━━━ SUPPLIED DATA
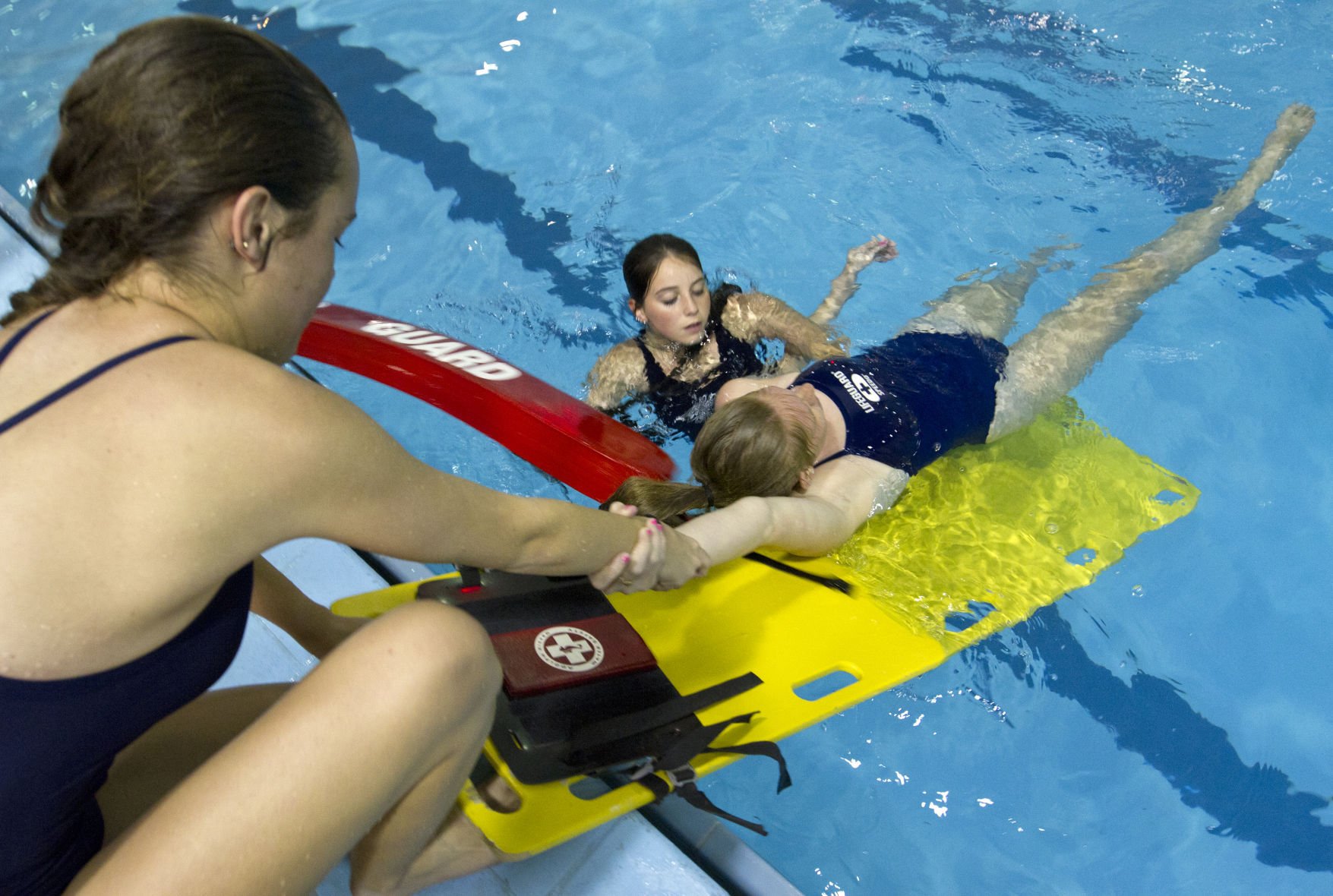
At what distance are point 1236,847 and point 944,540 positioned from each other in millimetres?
1037

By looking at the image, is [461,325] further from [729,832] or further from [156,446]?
[156,446]

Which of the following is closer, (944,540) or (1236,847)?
(1236,847)

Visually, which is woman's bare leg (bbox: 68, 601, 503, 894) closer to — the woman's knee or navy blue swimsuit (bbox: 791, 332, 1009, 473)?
the woman's knee

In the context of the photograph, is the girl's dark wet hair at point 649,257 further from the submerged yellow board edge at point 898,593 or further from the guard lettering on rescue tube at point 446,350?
the submerged yellow board edge at point 898,593

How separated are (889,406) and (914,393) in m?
0.12

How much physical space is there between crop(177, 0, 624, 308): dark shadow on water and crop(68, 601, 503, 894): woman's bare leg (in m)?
3.05

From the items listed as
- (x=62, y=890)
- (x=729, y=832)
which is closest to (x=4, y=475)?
(x=62, y=890)

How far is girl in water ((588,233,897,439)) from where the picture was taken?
3477 mm

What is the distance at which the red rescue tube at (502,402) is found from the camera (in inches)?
103

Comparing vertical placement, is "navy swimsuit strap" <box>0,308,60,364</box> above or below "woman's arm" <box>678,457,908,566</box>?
above

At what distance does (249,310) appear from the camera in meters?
1.23

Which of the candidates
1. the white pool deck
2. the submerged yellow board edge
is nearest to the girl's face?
the submerged yellow board edge

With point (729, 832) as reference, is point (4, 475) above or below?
above

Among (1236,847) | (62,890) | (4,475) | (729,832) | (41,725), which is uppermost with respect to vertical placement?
(4,475)
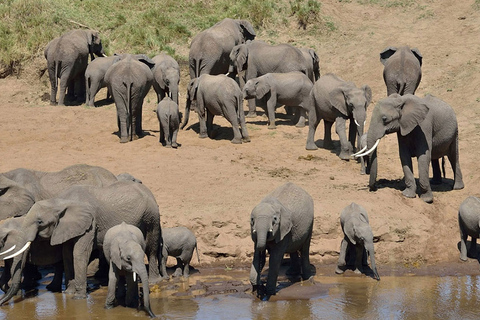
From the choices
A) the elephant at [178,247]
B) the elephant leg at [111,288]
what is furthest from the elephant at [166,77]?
the elephant leg at [111,288]

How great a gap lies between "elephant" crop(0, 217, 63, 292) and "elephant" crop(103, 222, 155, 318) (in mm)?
980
━━━━━━
#### [TASK OBJECTIVE]
Please write out every entry above word for word, omitting the pictures.

#### [TASK RESULT]
At what distance are point 1236,847 and point 944,540 positioned from each other in millimetres?
1037

By looking at the image, is [461,325] further from [729,832] or further from [156,446]?
[156,446]

Which of the following is closer, (944,540) or (1236,847)?
(1236,847)

Visually, which is woman's bare leg (bbox: 68, 601, 503, 894) closer to — the woman's knee or navy blue swimsuit (bbox: 791, 332, 1009, 473)?
the woman's knee

In the context of the photograph, is the girl's dark wet hair at point 649,257 further from the submerged yellow board edge at point 898,593 or further from the guard lettering on rescue tube at point 446,350?
the submerged yellow board edge at point 898,593

How separated are (889,406) and (914,393) in m?
0.12

How much physical space is there between crop(177, 0, 624, 308): dark shadow on water and crop(68, 601, 503, 894): woman's bare leg (in m)?
3.05

From the items listed as
- (x=62, y=890)
- (x=729, y=832)
which is closest to (x=4, y=475)?
(x=62, y=890)

How far is girl in water ((588,233,897,439)) from where the picture was taken?
3477 mm

What is the distance at which the red rescue tube at (502,402) is found from the camera (in inches)?
103

Comparing vertical placement, is "navy swimsuit strap" <box>0,308,60,364</box> above or below "woman's arm" <box>678,457,908,566</box>?
above

At what distance does (249,310) appear from the camera in meters?
1.23

Which of the candidates
1. the white pool deck
2. the submerged yellow board edge
is nearest to the girl's face?
the submerged yellow board edge

With point (729, 832) as reference, is point (4, 475) above or below?
above

Among (1236,847) | (62,890) | (4,475) | (729,832) | (41,725), which is uppermost with respect to vertical placement?
(4,475)
From the choices
A) the elephant at [178,247]
B) the elephant leg at [111,288]
what is furthest from the elephant at [166,77]?
the elephant leg at [111,288]

How great a gap lies between "elephant" crop(0, 217, 63, 292) and "elephant" crop(103, 222, 155, 318) (in mm)?
980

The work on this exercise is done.